Hambatan-hambatan tersebut menjadi keprihatinan bersama dan memberikan kita gambaran bagaimana sulitnya menempuh pendidikan di Papua Pegunungan.
Hal ini sangat berbanding terbalik dengan anak-anak di wilayah lain yang lebih mudah dalam mengakses pendidikan.
Kondisi tersebut membuat banyak pihak merasa prihatin. Jeni Karay, influencer Papua misalnya. Ia ikut memberikan pendapatnya terkait hal ini.
"Saya rasa masyarakat perlu kolaborasi dan bergandengan tangan untuk menjawab permasalahan ini," kata Jeni.
Dalam konferensi pers, turut hadir Asteria Aritonang selaku resources development and communication director WVI. Ia mengatakan bahwa wahana visi ingin membantu anak-anak di Wamena melalui program Childhood Hope.
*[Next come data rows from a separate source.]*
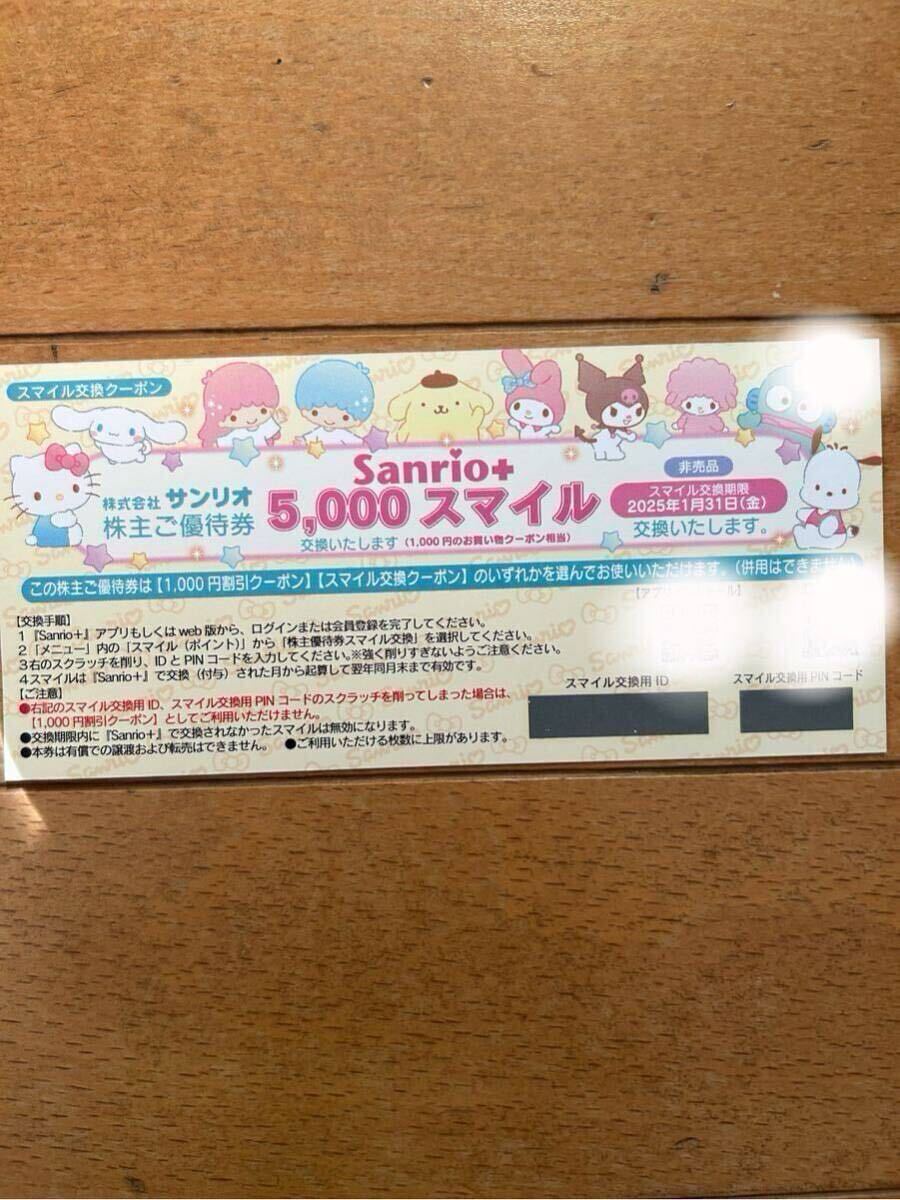 2025年最新】Yahoo!オークション -ハーモニーランド(チケット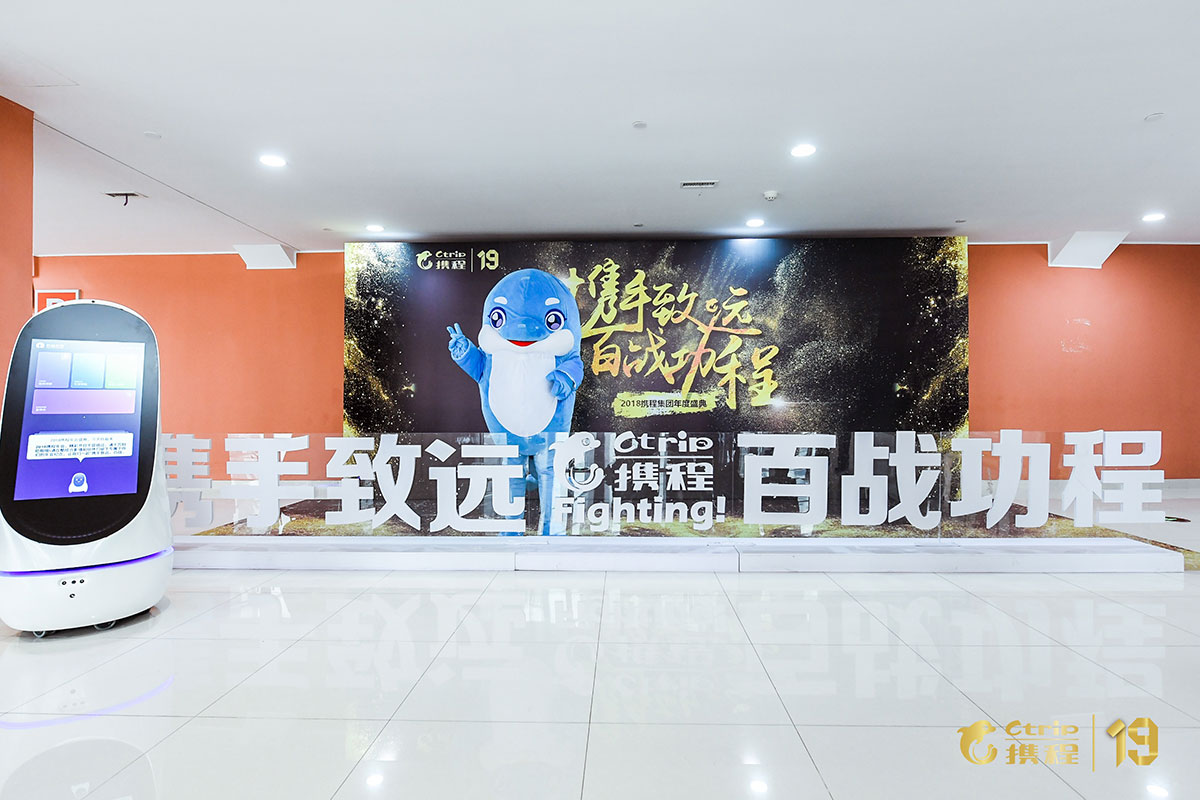 交集的演化诠释了年度盛典活动的精彩，论心中的C位归属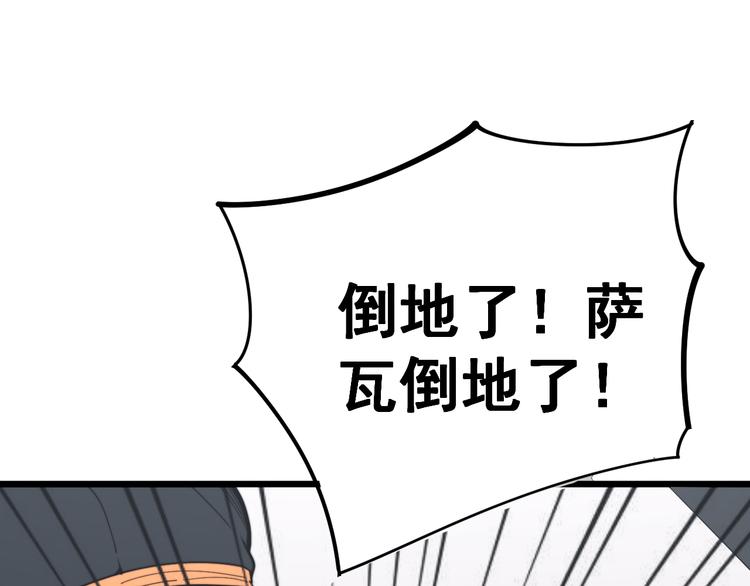毒手巫医韩漫全集-第155话 狗名字无删减无遮挡章节图片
"Program ini baru diadakan tahun ini dan berfokus untuk anak di Wamena dan Asmat," ujar Asteria.
Wahana visi juga mengajak masyarakat untuk ikut serta memberikan bantuan melalui donasi.
Donasi yang terkumpul akan digunakan untuk akses pendidikan, rumah baca, akses makanan bergizi, dan perlindungan terhadap anak di sana.
"Masyarakat bisa melakukan donasi secara sukarela, kami tidak mematok besaran donasinya. Kemudian, tidak ada kewajiban untuk donasi setiap bulan," ujar Asteria.
Hal ini membuktikan bahwa setiap bantuan yang kita berikan baik sedikit atau banyak tetap berarti untuk anak-anak yang ada di Wamena.
Harapannya agar semakin banyak masyarakat yang sadar dan peduli terhadap pendidikan dan kesejahteraan anak. Selain itu, kedepannya lebih banyak program serupa.